In the exemplary embodiment shown in FIG. 2B, the outer housing 24 and the inner tube 25 are connected at the outlet end of the prevapor formulation tank 22 to define the outlet end enclosure of the reservoir 23. The outer housing 24 and the inner tube 25 may be coupled via one or more of an adhesive, a coupling device, a weld, a sealing element, some combination thereof, and the like.

In some exemplary embodiments, the outer housing 24 and the inner tube 25 include individual elements that define both the reservoir 23 and the channel 28. For example, the pre-vapor formulation tank 22 may contain a single piece of material that is formed substantially annularly, so that the piece of material is stored as individual spaces separated by one or more parts of the piece of material. The unit 23 and the channel 28 are defined. The piece of material can be a piece of translucent material, a piece of transparent material, or both.

In the exemplary embodiment shown in FIG. 2B, the pre-vapor formulation tank 22 uses the flavor insert 80 as the pre-vapor formulation tank when the flavor insert 80 is inserted through the outlet opening 50b and the flavor insert 80 is positioned at the outlet portion of the channel 28. Includes one or more connector elements 52 configured to be linked to section 70. In some exemplary embodiments, the one or more connector elements 52 are individual connector elements that extend around the inner surface of the inner tube 25.

Referring to FIGS. 2A-2B, in some exemplary embodiments, one or more connector elements 52 may not be in the prevapor formulation tank 22 and may be in the gasket assembly channel 51c, inner tube 25. The outlet end, or both, is configured to establish a friction fit connection with the outer surface of the flavor insert 80 when the flavor insert 80 is inserted through the opening 50b at the outlet end. Such a friction fit connection may seal or substantially seal the interface between the outer surface of the flavor insert 80 and the channel 28. As a result, the generated vapor 95 passing through the channel 28 towards the outlet opening 50b can be guided through the flavor insert 80 to form the flavored vapor 97. In embodiments where the generated vapor 95 is a flavored vapor, passing through the flavor insert 80 can alter at least one of the vapor's flavor, other properties of the vapor, and the components of the vapor to give the vapor 97.

3A-3G are cross-sectional views of flavor inserts 80A-80G according to some exemplary embodiments.

Referring to FIGS. 3A-3D, the flavor inserts 80A-80G include an inlet end opening 80a and an outlet end opening 80b. The flavor inserts 80A to 80G are configured to receive the vapor containing the generated vapor 95 inside the flavor insert 80 through the inlet end opening 80a. The flavor inserts 80A to 80G are further configured to allow the vapor containing the flavored vapor 97 formed through the elution of the flavoring agent to the generated vapor 95 out of the flavor insert 80 via the outlet end opening 80b. To.

Referring to FIG. 3A, in some exemplary embodiments, the flavor insert 80A at least partially encloses the flavor material 85 inside the flavor material 85 and the flavor insert 80A, which holds one or more flavoring agents. Includes housing 82. The housing 82 may surround the side surface portion of the flavor insert 80A and define openings 80a, 80b at both ends of the flavor insert 80A. The housing material 82 is also referred to herein as the outer housing of the flavor insert 80A.
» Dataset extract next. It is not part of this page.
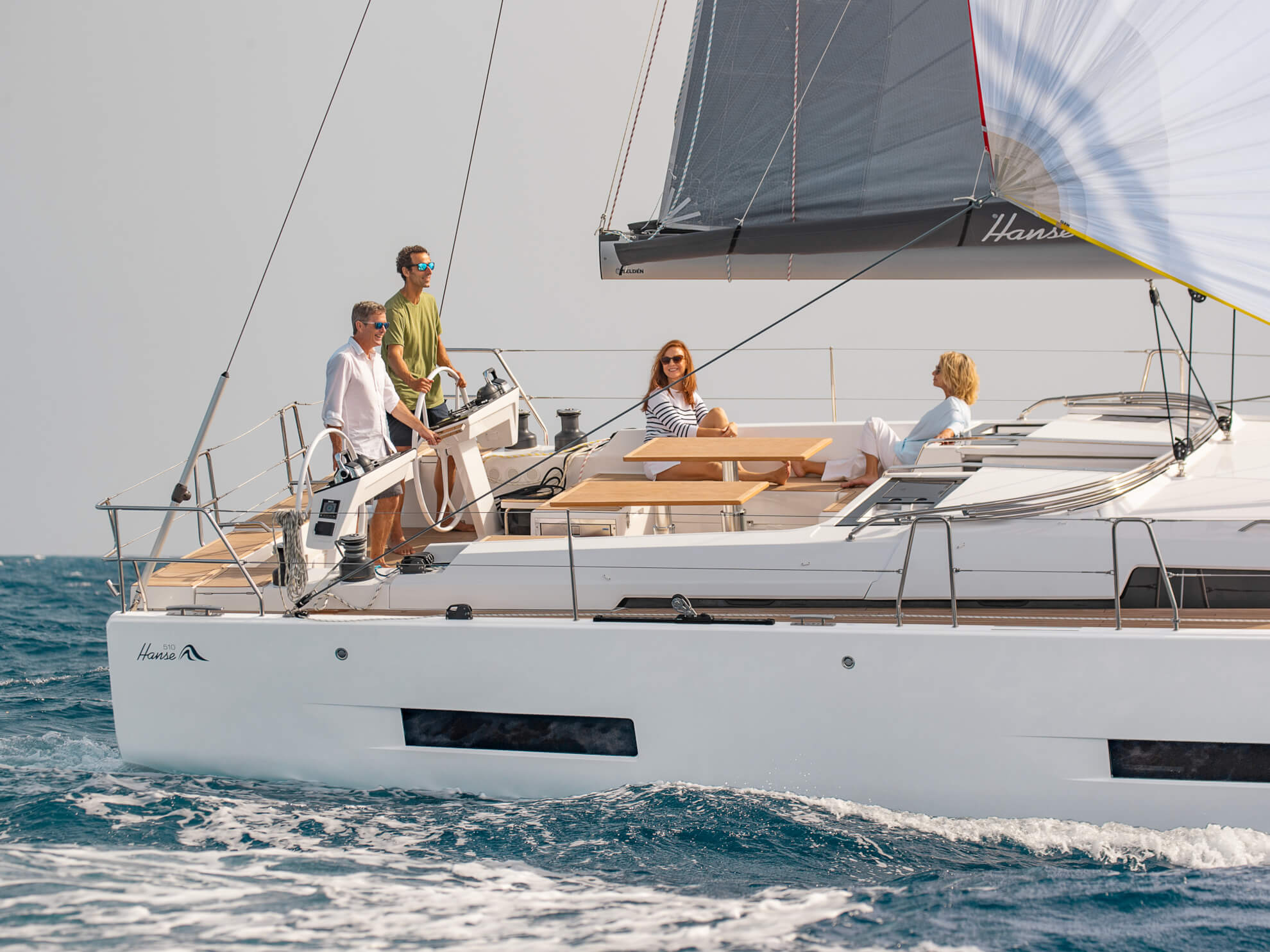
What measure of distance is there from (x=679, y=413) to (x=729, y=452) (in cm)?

The flavor material 85 may have a porous structure containing one or more flavoring agents therein. In some exemplary embodiments, the flavor material 85 is a collection of flavor materials. In some exemplary embodiments, the flavor material 85 comprises one or more botanical materials. In some exemplary embodiments, the flavor material 85 comprises one or more types of tobacco. In some exemplary embodiments, the flavor material 85 comprises one or more types of botanical material.

Referring to FIG. 3B, the flavor insert 80B may include a filter element 86 and a housing material 88 that surrounds the housing 82 that encloses the filter element 86 and the flavor material 85. The filter element 86 may be configured to filter certain substances from the vapor passing through the flavor insert 80B. The filter element 86 may include, in some exemplary embodiments, a hollow acetate tube (HAT) or any other type of filter.
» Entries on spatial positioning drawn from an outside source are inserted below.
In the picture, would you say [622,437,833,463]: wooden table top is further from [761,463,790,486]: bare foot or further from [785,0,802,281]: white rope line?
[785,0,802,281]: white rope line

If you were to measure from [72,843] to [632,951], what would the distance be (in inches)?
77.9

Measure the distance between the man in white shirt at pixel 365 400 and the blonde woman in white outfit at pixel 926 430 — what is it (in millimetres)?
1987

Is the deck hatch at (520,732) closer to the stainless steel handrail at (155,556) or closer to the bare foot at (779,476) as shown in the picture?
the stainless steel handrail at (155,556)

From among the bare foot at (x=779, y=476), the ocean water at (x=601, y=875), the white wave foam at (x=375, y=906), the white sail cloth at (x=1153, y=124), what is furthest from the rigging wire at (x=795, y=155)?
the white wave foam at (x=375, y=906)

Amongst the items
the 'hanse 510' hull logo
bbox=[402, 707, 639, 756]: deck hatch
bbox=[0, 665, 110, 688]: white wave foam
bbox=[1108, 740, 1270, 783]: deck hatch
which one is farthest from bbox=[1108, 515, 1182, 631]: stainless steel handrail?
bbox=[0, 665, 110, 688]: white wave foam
The housing material 88 surrounds the side surface portion of the filter element 86 and may guide the vapor exiting the flavor material 85 and allow the filter element to pass through the outlet end opening 80b. In some exemplary embodiments, the housing material 88 is a chipping paper, rolled paper, or other type of suitable paper material. In some exemplary embodiments, the housing material 82 may be omitted, eg, as shown in the example of FIG. 3G, the housing material 88 requires a filter element 86 and a flavor material 85, and a housing 82. Enclose without doing.
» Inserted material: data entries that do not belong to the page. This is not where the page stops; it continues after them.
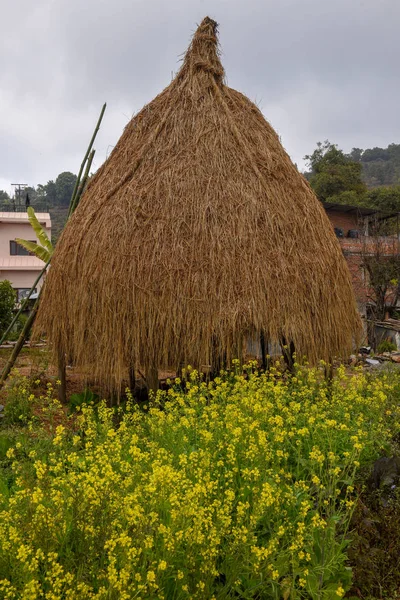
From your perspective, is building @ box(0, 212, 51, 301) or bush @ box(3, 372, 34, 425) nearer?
bush @ box(3, 372, 34, 425)

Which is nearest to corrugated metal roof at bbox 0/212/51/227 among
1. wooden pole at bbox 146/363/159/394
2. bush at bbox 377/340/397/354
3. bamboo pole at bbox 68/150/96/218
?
bush at bbox 377/340/397/354

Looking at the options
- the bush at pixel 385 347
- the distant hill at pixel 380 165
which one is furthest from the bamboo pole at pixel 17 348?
the distant hill at pixel 380 165

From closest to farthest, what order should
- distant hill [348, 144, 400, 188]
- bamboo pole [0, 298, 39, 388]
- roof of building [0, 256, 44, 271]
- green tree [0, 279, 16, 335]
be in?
1. bamboo pole [0, 298, 39, 388]
2. green tree [0, 279, 16, 335]
3. roof of building [0, 256, 44, 271]
4. distant hill [348, 144, 400, 188]

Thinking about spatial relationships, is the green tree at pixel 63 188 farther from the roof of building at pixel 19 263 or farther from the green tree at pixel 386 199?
the green tree at pixel 386 199

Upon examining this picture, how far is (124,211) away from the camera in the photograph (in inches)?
257

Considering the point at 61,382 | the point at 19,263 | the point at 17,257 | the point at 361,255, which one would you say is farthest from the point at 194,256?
the point at 17,257

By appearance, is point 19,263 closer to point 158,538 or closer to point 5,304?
point 5,304

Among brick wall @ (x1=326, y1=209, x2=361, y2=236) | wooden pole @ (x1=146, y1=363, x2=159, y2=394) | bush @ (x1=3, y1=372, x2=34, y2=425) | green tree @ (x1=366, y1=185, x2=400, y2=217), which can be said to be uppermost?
green tree @ (x1=366, y1=185, x2=400, y2=217)

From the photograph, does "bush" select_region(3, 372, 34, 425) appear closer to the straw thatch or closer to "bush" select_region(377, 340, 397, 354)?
the straw thatch

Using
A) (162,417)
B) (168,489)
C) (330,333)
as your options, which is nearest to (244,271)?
(330,333)

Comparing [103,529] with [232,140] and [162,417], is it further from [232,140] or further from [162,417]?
[232,140]

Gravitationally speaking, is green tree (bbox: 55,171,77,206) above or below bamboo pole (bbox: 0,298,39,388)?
above

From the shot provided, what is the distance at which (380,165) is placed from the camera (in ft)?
169

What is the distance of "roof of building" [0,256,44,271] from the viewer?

Referring to FIG. 3C, the housing material 88 of the flavor insert 80C may enclose at least one limited portion of the filter element 86 and the housing 82. As shown in FIG. 3C, the housing material 88 may overlap a limited portion of the outer surface area of the filter element 86 and the outer surface area of the housing 82.

Referring to FIGS. 3D-3F, flavor inserts 80D, 80E, and 80F may include a plurality of individual flavoring materials 85, 89 and the like, each holding a different flavoring agent. For example, in some exemplary embodiments, the flavor material 85 may be the first type of tobacco and the flavor material 89 may be the second type of tobacco. In another embodiment, the flavor material 85 can be a tobacco material and the flavor material 89 can be a non-tobacco material. In another embodiment, the flavor material 85 can be a non-tobacco material, and the flavor material 89 can also be a non-tobacco material. As shown in FIG. 3D, the housing material 88 may overlap a limited portion of the outer surface of the flavor material 89. In some exemplary embodiments, the housing material 88 may overlap at least a portion of the outer surface of the flavor material 89 and at least a portion of the outer surface of the flavor material 85. The other exemplary flavor insert 80 may include one or more flavor material sections without the filter element 86. The other exemplary flavor insert 80 may include one or more flavor material sections and one or more filter elements, each filter element having the same or different configuration as the other filter elements.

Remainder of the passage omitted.